Dabei sollte zusätzlich zwingend sichergestellt werden, dass die einzelnen Dienste für eine definierte, kurze Zeit ohne eine aktive Verbindung zu dem jeweils anderen auskommen können. Zum Beispiel durch ein entsprechendes Transaktionsmodell. Der Hintergrund dafür folgt im fünften Schritt, kann und sollte aber hier schon vorbereitet werden!
Fünfter Schritt: Von Server zu Service
Nachdem wir nun happy sind, weil wir sehr robust mit unserer Applikation aufgestellt sind, sollten wir uns über die Königsklasse Gedanken machen: nämlich wie kann ich aus der Applikation mehr Performance bei gleichzeitiger Senkung der Kosten oder Steigerung des Return of Invest erreichen?
„Das sind ja drei Dinge auf einmal, das geht nun wirklich!“ (nein, das „nicht“ habe ich nicht vergessen, sondern bewusst weggelassen!)
Um das zu erreichen, müssen wir die „Server“ zu „Services“ konvertieren.
Der Betrieb von VMs ist nur ein Workaround oder „Übergangstechnologie“ für die Zeit, in der ich keine bessere Möglichkeit habe.
NIEMAND (außer den Platform- und Managed Service Anbietern) verdient daran ein Betriebssystem zu betreiben und zu warten, es geht IMMER darum einen erwünschten DIENST zu bekommen, für den es bis vor PaaS und SaaS eben immer notwendig war auch ein OS zu betreiben.
Das heißt, oft ist der Frontend-Server lediglich ein Webserver. Daher stellt sich (auch früher schon) die Frage: warum nutze ich nicht einfach einen „Webdienst“?
Antwort: „haben wir schon immer so gemacht„, „die Hardware ist eh da„, „die Admins wissen, wie man das macht„,…
Und genau das sollte gemacht werden! Also alle „Server“ in Dienste überführen, DENN daraus ergeben sich die oben angesprochenen Verbesserungen:
Die meisten Applikationen haben ein vorhersagbares Muster der Auslastung!

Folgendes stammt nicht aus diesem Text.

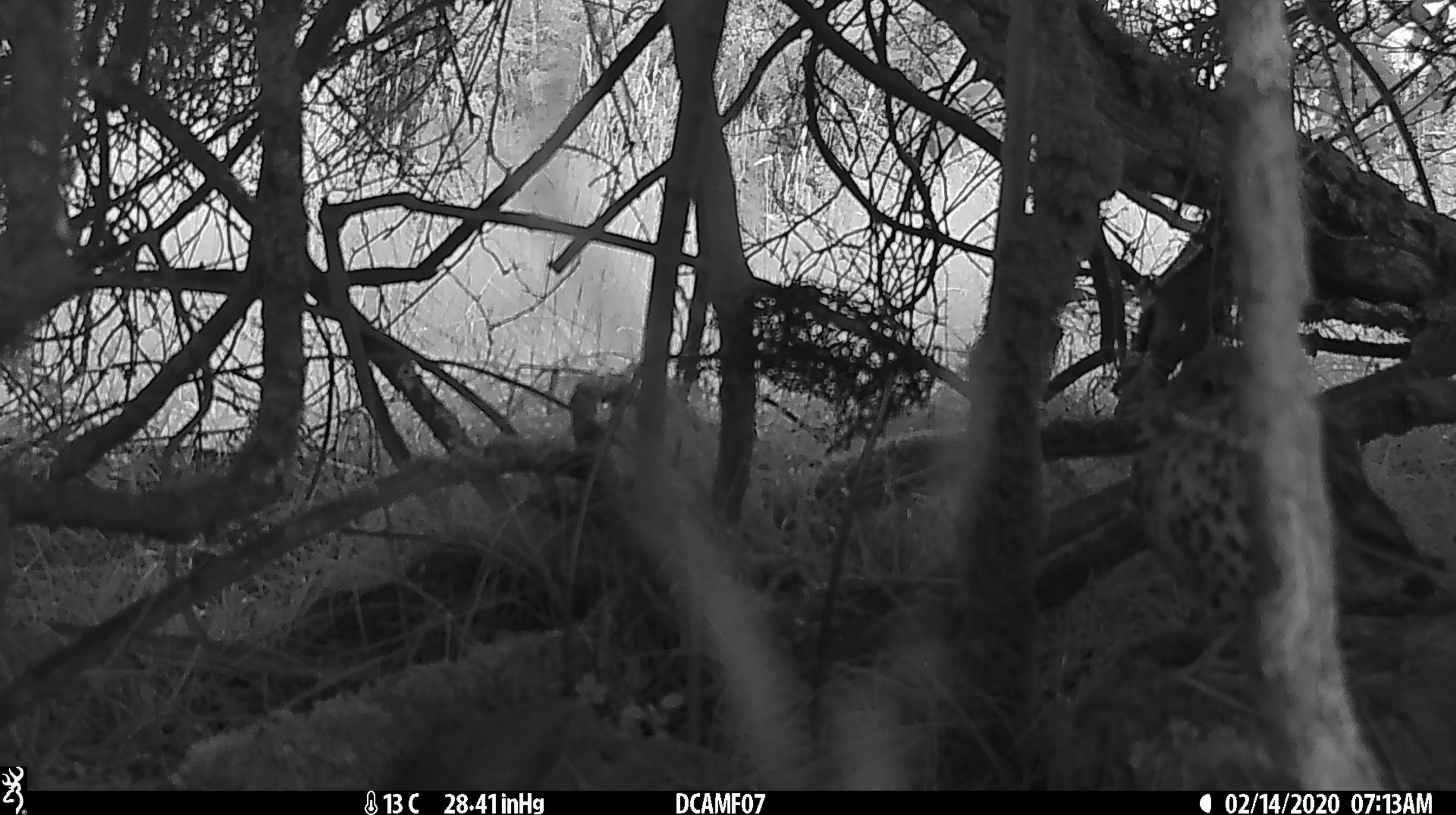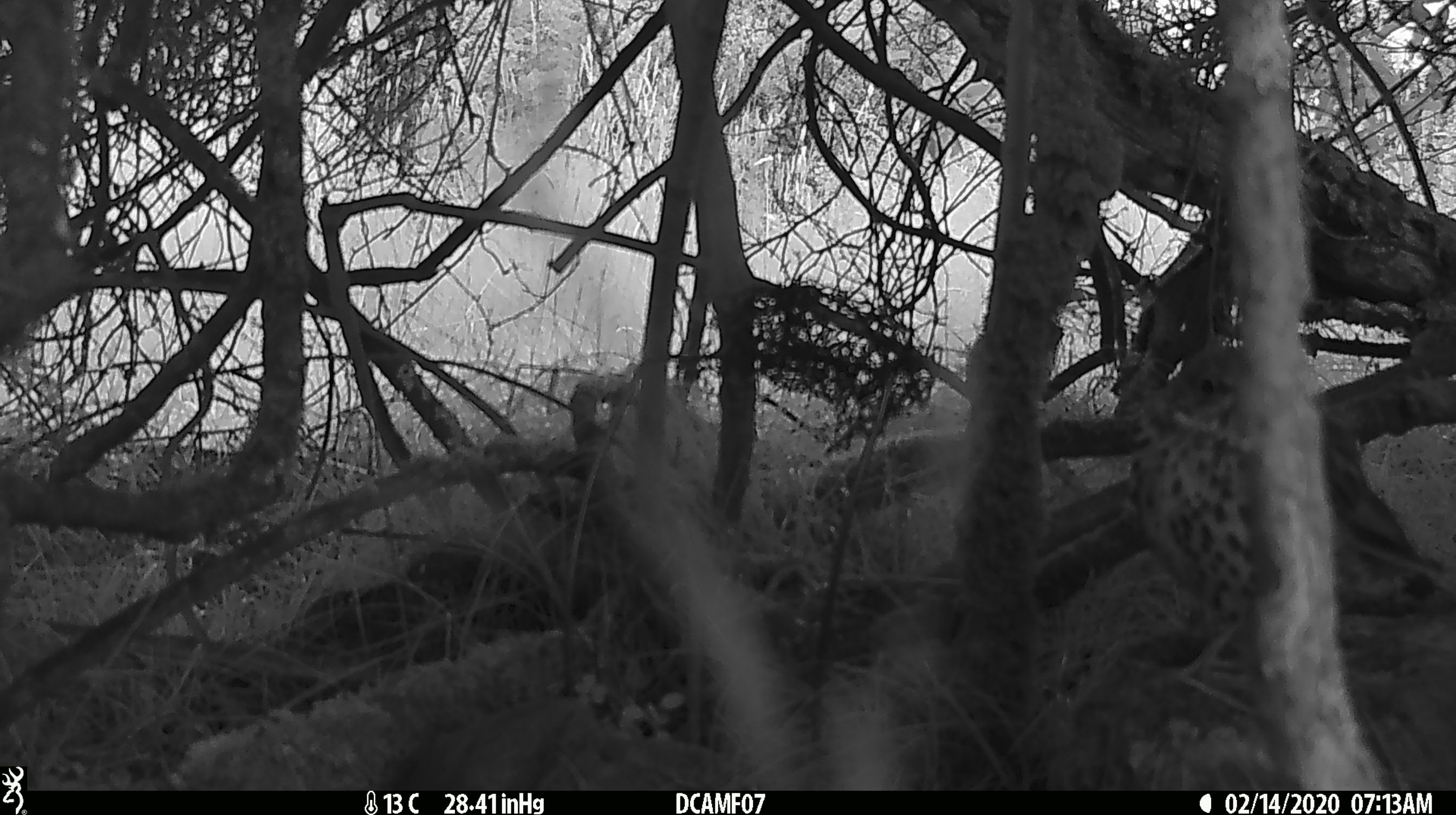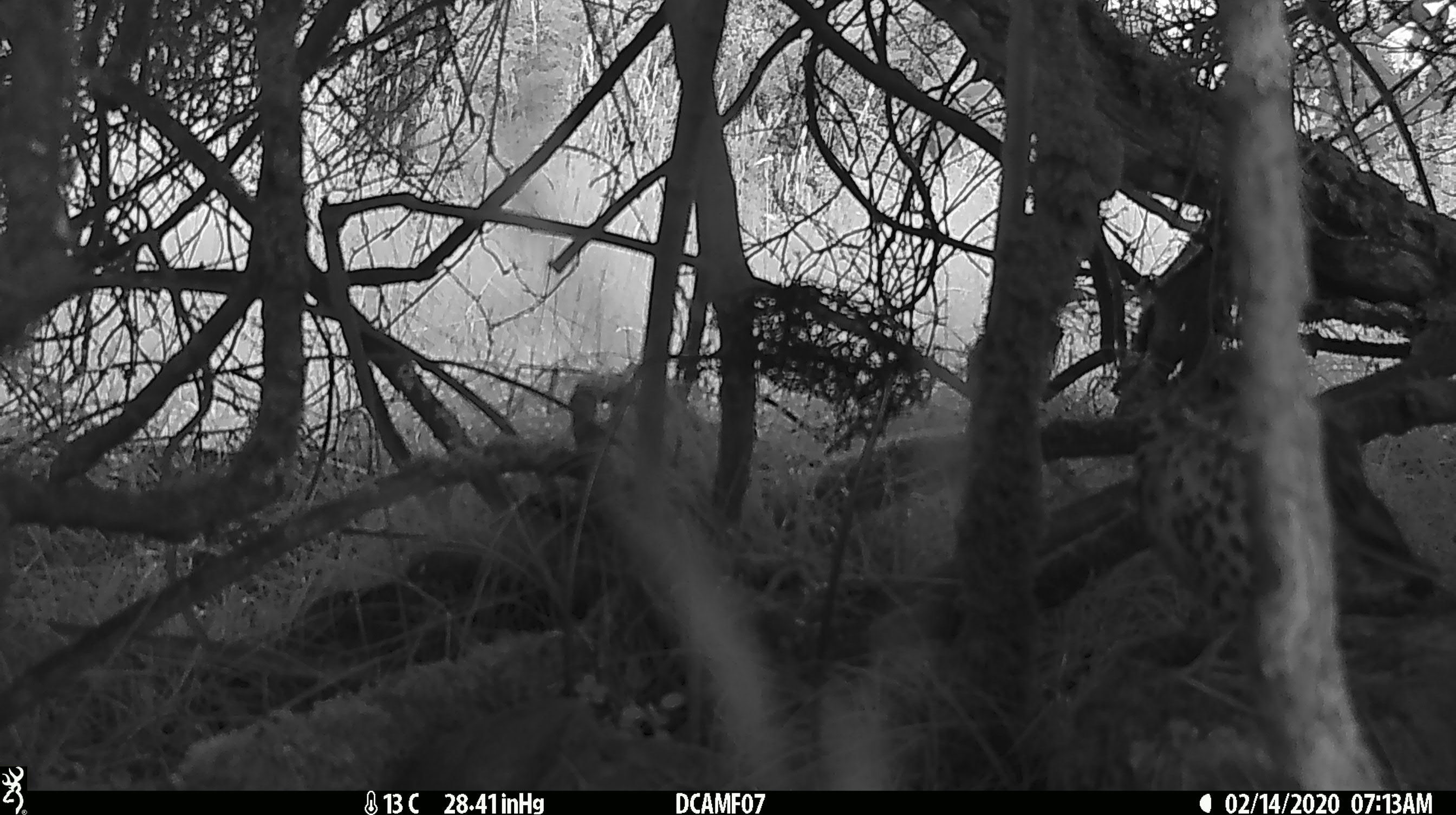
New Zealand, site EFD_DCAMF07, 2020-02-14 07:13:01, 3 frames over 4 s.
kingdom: Animalia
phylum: Chordata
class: Aves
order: Passeriformes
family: Turdidae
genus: Turdus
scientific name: Turdus philomelos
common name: song thrush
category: thrush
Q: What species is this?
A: Thrush (song thrush) (Turdus philomelos).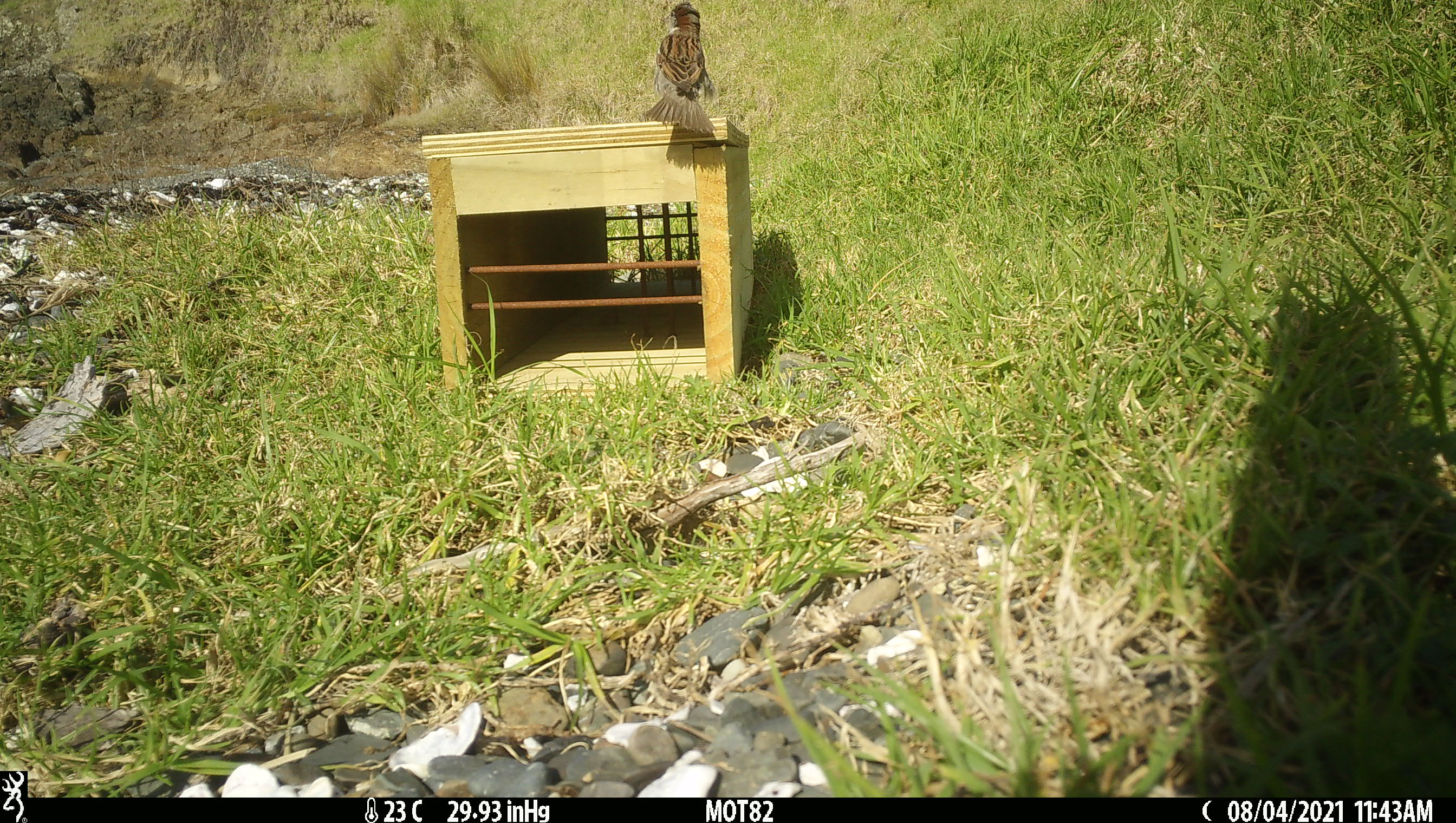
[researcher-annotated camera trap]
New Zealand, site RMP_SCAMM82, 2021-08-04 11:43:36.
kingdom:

Einfachstes Beispiel: Montagsmorgens um 8:00h gibt es einen Peak, der flacht bis 12h ab, ab 13h wieder Peak und dann kontinuierlich sinkend bis 18h, dann auf nahe 0.
Das spielte bis dato keine Rolle, denn – und da wiederhole ich mich leider:
„haben wir schon immer so gemacht„, „die Hardware ist eh da (und Strom und Platz bekommen wir nicht auf unsere Kostenstelle umgelegt, sind also egal)„
Wie wäre es denn, wenn man aus diesem Korsett ausbricht und Dinge einfach mal anders/besser macht?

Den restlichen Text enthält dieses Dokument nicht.